→ **Activity**: Here the job is to restate every entry word for word.
────────────────────
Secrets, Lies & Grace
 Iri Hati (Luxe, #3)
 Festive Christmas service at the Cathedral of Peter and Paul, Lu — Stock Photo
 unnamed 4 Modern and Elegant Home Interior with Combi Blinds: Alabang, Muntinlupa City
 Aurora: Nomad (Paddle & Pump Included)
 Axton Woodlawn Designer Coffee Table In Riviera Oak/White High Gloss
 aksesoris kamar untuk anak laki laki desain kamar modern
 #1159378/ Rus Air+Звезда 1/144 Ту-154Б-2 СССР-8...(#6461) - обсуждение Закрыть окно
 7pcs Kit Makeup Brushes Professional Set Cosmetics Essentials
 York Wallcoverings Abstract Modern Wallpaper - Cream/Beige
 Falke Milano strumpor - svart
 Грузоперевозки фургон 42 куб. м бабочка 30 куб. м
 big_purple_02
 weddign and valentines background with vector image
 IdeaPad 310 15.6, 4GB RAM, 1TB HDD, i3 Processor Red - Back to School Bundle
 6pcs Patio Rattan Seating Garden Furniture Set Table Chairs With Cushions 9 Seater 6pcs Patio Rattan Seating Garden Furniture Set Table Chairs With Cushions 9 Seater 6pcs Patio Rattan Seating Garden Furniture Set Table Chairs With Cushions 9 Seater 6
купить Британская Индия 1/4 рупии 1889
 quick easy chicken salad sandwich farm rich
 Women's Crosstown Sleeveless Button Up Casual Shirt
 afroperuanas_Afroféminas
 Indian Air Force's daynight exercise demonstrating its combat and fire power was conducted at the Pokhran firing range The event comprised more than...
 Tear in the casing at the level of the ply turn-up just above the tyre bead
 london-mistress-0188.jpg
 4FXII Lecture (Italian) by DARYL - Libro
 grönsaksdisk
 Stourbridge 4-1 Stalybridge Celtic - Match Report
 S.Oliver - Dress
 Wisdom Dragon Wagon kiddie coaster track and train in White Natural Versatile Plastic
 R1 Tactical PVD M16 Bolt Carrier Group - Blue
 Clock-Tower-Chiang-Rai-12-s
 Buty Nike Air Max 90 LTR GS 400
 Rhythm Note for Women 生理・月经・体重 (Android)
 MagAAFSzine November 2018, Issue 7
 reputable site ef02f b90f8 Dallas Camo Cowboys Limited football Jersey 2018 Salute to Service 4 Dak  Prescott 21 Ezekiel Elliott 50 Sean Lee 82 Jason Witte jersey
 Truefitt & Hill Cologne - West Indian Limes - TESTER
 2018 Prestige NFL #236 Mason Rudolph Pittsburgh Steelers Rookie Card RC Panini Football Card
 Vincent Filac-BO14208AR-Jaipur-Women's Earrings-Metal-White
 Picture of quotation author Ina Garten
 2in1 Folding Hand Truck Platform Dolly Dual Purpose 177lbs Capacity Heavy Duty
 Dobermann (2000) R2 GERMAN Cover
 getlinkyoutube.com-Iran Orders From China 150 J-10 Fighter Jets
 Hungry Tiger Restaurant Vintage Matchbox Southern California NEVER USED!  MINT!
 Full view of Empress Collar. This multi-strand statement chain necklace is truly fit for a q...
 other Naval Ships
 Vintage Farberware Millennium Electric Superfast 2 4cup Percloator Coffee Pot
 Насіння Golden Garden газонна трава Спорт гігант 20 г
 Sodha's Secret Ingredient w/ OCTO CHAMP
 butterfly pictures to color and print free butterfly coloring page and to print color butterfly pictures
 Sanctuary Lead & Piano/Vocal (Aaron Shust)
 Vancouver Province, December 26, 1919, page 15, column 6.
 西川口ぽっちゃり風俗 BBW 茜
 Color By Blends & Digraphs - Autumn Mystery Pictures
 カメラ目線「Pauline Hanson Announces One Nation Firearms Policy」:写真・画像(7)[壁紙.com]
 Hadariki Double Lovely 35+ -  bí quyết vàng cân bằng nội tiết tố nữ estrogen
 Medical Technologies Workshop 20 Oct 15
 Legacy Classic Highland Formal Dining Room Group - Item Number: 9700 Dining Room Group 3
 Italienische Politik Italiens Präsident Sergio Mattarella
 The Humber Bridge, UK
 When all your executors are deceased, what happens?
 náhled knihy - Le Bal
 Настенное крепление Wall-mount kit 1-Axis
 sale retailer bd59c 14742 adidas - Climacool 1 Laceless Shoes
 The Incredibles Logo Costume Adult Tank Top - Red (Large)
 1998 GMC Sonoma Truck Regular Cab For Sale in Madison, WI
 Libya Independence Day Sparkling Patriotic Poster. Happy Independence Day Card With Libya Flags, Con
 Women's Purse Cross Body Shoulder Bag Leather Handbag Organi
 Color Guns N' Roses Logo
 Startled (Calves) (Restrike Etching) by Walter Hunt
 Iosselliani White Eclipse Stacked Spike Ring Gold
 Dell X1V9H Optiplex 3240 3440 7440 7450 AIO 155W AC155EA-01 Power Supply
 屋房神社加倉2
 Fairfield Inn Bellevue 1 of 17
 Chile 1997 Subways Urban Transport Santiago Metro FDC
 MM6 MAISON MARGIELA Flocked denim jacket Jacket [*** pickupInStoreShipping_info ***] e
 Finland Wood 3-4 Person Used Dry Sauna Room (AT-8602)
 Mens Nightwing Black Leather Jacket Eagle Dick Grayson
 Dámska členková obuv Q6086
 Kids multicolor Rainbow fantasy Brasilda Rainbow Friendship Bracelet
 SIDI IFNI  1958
────────────────────
→ **Output for this task**:
Secrets, Lies & Grace
 Iri Hati (Luxe, #3)
 Festive Christmas service at the Cathedral of Peter and Paul, Lu — Stock Photo
 unnamed 4 Modern and Elegant Home Interior with Combi Blinds: Alabang, Muntinlupa City
 Aurora: Nomad (Paddle & Pump Included)
 Axton Woodlawn Designer Coffee Table In Riviera Oak/White High Gloss
 aksesoris kamar untuk anak laki laki desain kamar modern
 #1159378/ Rus Air+Звезда 1/144 Ту-154Б-2 СССР-8...(#6461) - обсуждение Закрыть окно
 7pcs Kit Makeup Brushes Professional Set Cosmetics Essentials
 York Wallcoverings Abstract Modern Wallpaper - Cream/Beige
 Falke Milano strumpor - svart
 Грузоперевозки фургон 42 куб. м бабочка 30 куб. м
 big_purple_02
 weddign and valentines background with vector image
 IdeaPad 310 15.6, 4GB RAM, 1TB HDD, i3 Processor Red - Back to School Bundle
 6pcs Patio Rattan Seating Garden Furniture Set Table Chairs With Cushions 9 Seater 6pcs Patio Rattan Seating Garden Furniture Set Table Chairs With Cushions 9 Seater 6pcs Patio Rattan Seating Garden Furniture Set Table Chairs With Cushions 9 Seater 6
купить Британская Индия 1/4 рупии 1889
 quick easy chicken salad sandwich farm rich
 Women's Crosstown Sleeveless Button Up Casual Shirt
 afroperuanas_Afroféminas
 Indian Air Force's daynight exercise demonstrating its combat and fire power was conducted at the Pokhran firing range The event comprised more than...
 Tear in the casing at the level of the ply turn-up just above the tyre bead
 london-mistress-0188.jpg
 4FXII Lecture (Italian) by DARYL - Libro
 grönsaksdisk
 Stourbridge 4-1 Stalybridge Celtic - Match Report
 S.Oliver - Dress
 Wisdom Dragon Wagon kiddie coaster track and train in White Natural Versatile Plastic
 R1 Tactical PVD M16 Bolt Carrier Group - Blue
 Clock-Tower-Chiang-Rai-12-s
 Buty Nike Air Max 90 LTR GS 400
 Rhythm Note for Women 生理・月经・体重 (Android)
 MagAAFSzine November 2018, Issue 7
 reputable site ef02f b90f8 Dallas Camo Cowboys Limited football Jersey 2018 Salute to Service 4 Dak  Prescott 21 Ezekiel Elliott 50 Sean Lee 82 Jason Witte jersey
 Truefitt & Hill Cologne - West Indian Limes - TESTER
 2018 Prestige NFL #236 Mason Rudolph Pittsburgh Steelers Rookie Card RC Panini Football Card
 Vincent Filac-BO14208AR-Jaipur-Women's Earrings-Metal-White
 Picture of quotation author Ina Garten
 2in1 Folding Hand Truck Platform Dolly Dual Purpose 177lbs Capacity Heavy Duty
 Dobermann (2000) R2 GERMAN Cover
 getlinkyoutube.com-Iran Orders From China 150 J-10 Fighter Jets
 Hungry Tiger Restaurant Vintage Matchbox Southern California NEVER USED!  MINT!
 Full view of Empress Collar. This multi-strand statement chain necklace is truly fit for a q...
 other Naval Ships
 Vintage Farberware Millennium Electric Superfast 2 4cup Percloator Coffee Pot
 Насіння Golden Garden газонна трава Спорт гігант 20 г
 Sodha's Secret Ingredient w/ OCTO CHAMP
 butterfly pictures to color and print free butterfly coloring page and to print color butterfly pictures
 Sanctuary Lead & Piano/Vocal (Aaron Shust)
 Vancouver Province, December 26, 1919, page 15, column 6.
 西川口ぽっちゃり風俗 BBW 茜
 Color By Blends & Digraphs - Autumn Mystery Pictures
 カメラ目線「Pauline Hanson Announces One Nation Firearms Policy」:写真・画像(7)[壁紙.com]
 Hadariki Double Lovely 35+ -  bí quyết vàng cân bằng nội tiết tố nữ estrogen
 Medical Technologies Workshop 20 Oct 15
 Legacy Classic Highland Formal Dining Room Group - Item Number: 9700 Dining Room Group 3
 Italienische Politik Italiens Präsident Sergio Mattarella
 The Humber Bridge, UK
 When all your executors are deceased, what happens?
 náhled knihy - Le Bal
 Настенное крепление Wall-mount kit 1-Axis
 sale retailer bd59c 14742 adidas - Climacool 1 Laceless Shoes
 The Incredibles Logo Costume Adult Tank Top - Red (Large)
 1998 GMC Sonoma Truck Regular Cab For Sale in Madison, WI
 Libya Independence Day Sparkling Patriotic Poster. Happy Independence Day Card With Libya Flags, Con
 Women's Purse Cross Body Shoulder Bag Leather Handbag Organi
 Color Guns N' Roses Logo
 Startled (Calves) (Restrike Etching) by Walter Hunt
 Iosselliani White Eclipse Stacked Spike Ring Gold
 Dell X1V9H Optiplex 3240 3440 7440 7450 AIO 155W AC155EA-01 Power Supply
 屋房神社加倉2
 Fairfield Inn Bellevue 1 of 17
 Chile 1997 Subways Urban Transport Santiago Metro FDC
 MM6 MAISON MARGIELA Flocked denim jacket Jacket [*** pickupInStoreShipping_info ***] e
 Finland Wood 3-4 Person Used Dry Sauna Room (AT-8602)
 Mens Nightwing Black Leather Jacket Eagle Dick Grayson
 Dámska členková obuv Q6086
 Kids multicolor Rainbow fantasy Brasilda Rainbow Friendship Bracelet
 SIDI IFNI  1958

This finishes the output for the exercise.